■ Text section
## Start

Here’s a secret pleasure I’ve had for years.

One of the most enjoyable parts of covering the Miami Dolphins is seeing the scared, deer in a headlights look on the faces of Miami’s rookies as they participate in their first camps, and then eventually seeing the light bulb come on for some of these youngster trying to live out their life’s dream.

To get why it’s a pleasure you have to understand the journey they began this week at rookie camp.

The coaches have thrown an entire playbook at them in the span of a weekend. They have weeks before the information — which at one point had the thickness of a 10-pound Encyclopedia, but is mainly all digital now - must be memorized and executed at the snap of a football.

For months their heads are spinning, their brains are on overload.

“Draft day didn’t go as I wanted it to, but I ended up in the right spot, and God blessed me,” said former UCLA pass rusher Grayson Murphy, who played in 51 games, starting 28, and made 115 tackles, 34.5 for losses, and posted 21.5 sacks in his college career.

Murphy likely won’t get the opportunities that Chop Robinson and Mohamed Kamara, the two draftees, have to make an immediate impact, but with Bradley Chubb and Jaelan Phillips likely sitting out OTAs, and maybe beginning training camp on the PUP list because of their injuries, it’s possible he will get a steady diet of snaps early to prove himself.

Those opportunities could equate to a roster spot if he holds his own and impresses.

“I just have to go out there and be myself, come out and compete every day and give the guys the best me,” Murphy said.

That means he needs to show up every day, much like Robert Jones, Kion Smith, Julian Hill, Chris Brooks, Tanner Conner, Brandon Pili, Nik Needham, Kader Kohou and Ethan Bonner did when they were undrafted rookies.

Plenty of NFL standouts, even Hall of Famers, began their career as undrafted players. But it’s an arduous road.

I love when Dolphins equipment manager Joe Cimino blows the whistle ending a practice period, and the rookies resemble sheep waiting to be herded to the next field during rookie camp.

There’s a rhythm and flow to football practices, and newcomers participating in this week’s rookie orientation don’t know it yet, and it will take them weeks to figure things out.

Even better, it will take them months to figure out the NFL game. Maybe by November they will have their footing, and that’s if they haven’t hit the rookie wall, which is a real thing.

But there’s usually a moment when you begin to see why some of these youngsters born in the new millennium should have been drafted. There are instances when you actually see the light bulb come on early.

Maybe it’s the time an undrafted rookie cornerback from Stanford (Bonner) hangs with Pro Bowl receiver Tyreek Hill stride for stride on a deep pattern, and breaks up a training camp pass from Tua Tagovailoa.

## End

■ Data lines
## Start

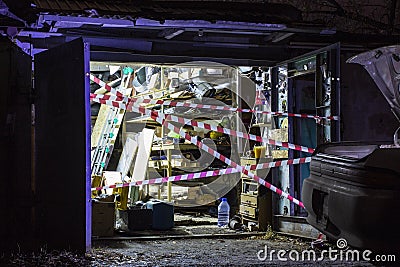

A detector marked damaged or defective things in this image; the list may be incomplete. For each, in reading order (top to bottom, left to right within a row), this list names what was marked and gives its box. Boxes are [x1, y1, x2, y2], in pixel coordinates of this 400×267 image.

## End

■ Requests
(a) In the article on Miami Dolphins rookies, why might Grayson Murphy get a steady diet of snaps early? Answer in one to three sentences.
(b) Go on with the article on Miami Dolphins rookies, picking up right after its last sentence.

■ Task results
(a) Bradley Chubb and Jaelan Phillips are likely to sit out OTAs and may begin training camp on the PUP list because of their injuries. That opens room for Murphy to get early snaps to prove himself.

(b)
That happened, and it earned Hill’s respect, and prompted the All Pro receiver to name drop Bonner as one of the fastest players on the team last year.

Or how about when undrafted rookie tailback (Brooks) inspired his offensive teammates to dogpile him at the conclusion of a 95-yards touchdown run that closed out a training camp practice last August.

Sometimes it’s more about the totality of work instead of one play, like when Hill, an undrafted rookie from Campbell, leapfrogs Elijah Higgins, the tight end Miami selected in the sixth round of the 2023 Draft, on the depth chart, and never gives the spot back.

Hill’s daily performance as an afterthought paving the way for a player once thought of as a camp body to make the 53-man roster, leading to Higgins’ release. Hill wound up becoming Miami’s No. 2 tight end, and played 343 offensive snaps as a rookie.

While those three weren’t draftees, they each contributed to last year’s team more than cornerback Cam Smith, the team’s second-round pick, and a few other members of Miami’s 2023 draft class.

But this is nothing new considering there’s annually a Needham, or a Kohou, two former undrafted rookies who not only carved out roster spots, but earned contributing role. That’s been the norm in Miami since receiver Davone Bess did it in 2008.

Not everyone has staying power — see Preston Williams’ hot start and cold career in Miami for example — but Dolphins have annually found gems in the undrafted talent, and those players have supplemented Miami’s rookie class.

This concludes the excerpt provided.